I think that in our activism, seeing our own ignorance is among the most difficult things of all. We are activists, after all, mostly because we see something that we believe we are right about. How can we be right if we are ignorant? I suspect that is exactly the point. There are many situations in the world that require our attention and motivate our activism, yet the more certain we are about what we are doing, the more blind or ignorant we may be. This means that we need to look internally at ourselves. It is our inner being that is ignorant.
So What Do We Do?
First, we need to get ourselves centered. A useful path I have found on this comes from Eckhart Tolle in The Power of Now. Tolle describes a meditation practice that takes one into the Now or the present moment. The only way into that is to let go of both the future and the past. This includes angers at the past actions of oil companies and the future worries about what will come with climate change and Trump’s administration.
I have found that when I become aware of the Now, attachment disappears. Aggression retreats. Ignorance gives way to a knowledge of the present moment. In the moment, there is no aggression. There is nothing to be attached to because attachments are in the past or in the future. And in the present moment, there is no greater knowledge so there is no ignorance. The poisons are neutralized and new kinds of actions are enabled.
This centering in the moment prepares us for action. Sachs suggests that once we are centered, we can start our day with “the altruistic intention to be of use and service, and end it with reflection on the fruits of our actions and attitudes…” Coming into the Now releases my attachments, aggressions, and ignorance. Then, I can reflect to find that source of altruistic use and service, which may be embodied in the big world or in my writing. Or, it may also be embodied in the small actions I take on my land in alignment with the values of contributing to solving climate change—composting, driving less, growing my own food, choosing earth-friendly tools when I need new ones, and so on. We need to refuse fear by being in the Now, but we also need to contemplate a good intention every day, then reflect on it at day’s end. This is becoming a new staple of my journaling practice. It is also a road to the awareness I need now.

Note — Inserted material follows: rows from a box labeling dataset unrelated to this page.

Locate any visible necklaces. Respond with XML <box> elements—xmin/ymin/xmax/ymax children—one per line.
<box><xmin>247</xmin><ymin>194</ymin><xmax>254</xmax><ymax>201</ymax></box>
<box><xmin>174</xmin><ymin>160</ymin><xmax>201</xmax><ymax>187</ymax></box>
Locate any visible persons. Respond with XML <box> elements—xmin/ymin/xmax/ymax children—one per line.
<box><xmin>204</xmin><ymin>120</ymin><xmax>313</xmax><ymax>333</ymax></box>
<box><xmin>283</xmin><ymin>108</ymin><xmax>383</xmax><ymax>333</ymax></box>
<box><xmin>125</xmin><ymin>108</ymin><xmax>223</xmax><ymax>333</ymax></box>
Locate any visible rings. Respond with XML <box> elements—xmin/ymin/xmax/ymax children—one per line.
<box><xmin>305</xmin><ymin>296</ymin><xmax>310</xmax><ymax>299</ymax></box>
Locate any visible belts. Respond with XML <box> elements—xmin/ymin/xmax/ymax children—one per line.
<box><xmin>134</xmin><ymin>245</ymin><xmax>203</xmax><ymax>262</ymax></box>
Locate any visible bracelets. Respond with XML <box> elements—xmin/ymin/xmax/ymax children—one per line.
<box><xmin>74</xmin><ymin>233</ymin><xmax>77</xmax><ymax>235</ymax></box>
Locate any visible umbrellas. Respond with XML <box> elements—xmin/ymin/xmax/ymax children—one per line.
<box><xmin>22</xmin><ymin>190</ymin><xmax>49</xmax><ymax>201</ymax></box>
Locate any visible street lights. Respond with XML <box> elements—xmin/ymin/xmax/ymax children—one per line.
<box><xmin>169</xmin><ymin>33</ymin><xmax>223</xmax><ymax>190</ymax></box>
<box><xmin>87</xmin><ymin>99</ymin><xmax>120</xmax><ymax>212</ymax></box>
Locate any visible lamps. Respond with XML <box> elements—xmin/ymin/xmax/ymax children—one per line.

My discovery is that the Climate Abundant Life depends completely on our conscious state of mind and how awakened we are spiritually. Or at least, it is for me. From the standpoint of the things that concern me, I expect a rather dismal four years coming up. Yet to do anything effectively in terms of resistance and moving forward, I will need to cultivate consciousness as a baseline activity. For without that, the danger of fear and the three poisons becomes palpable, and in that space, it is impossible to be effective and life becomes miserable. It doesn’t need to be that way.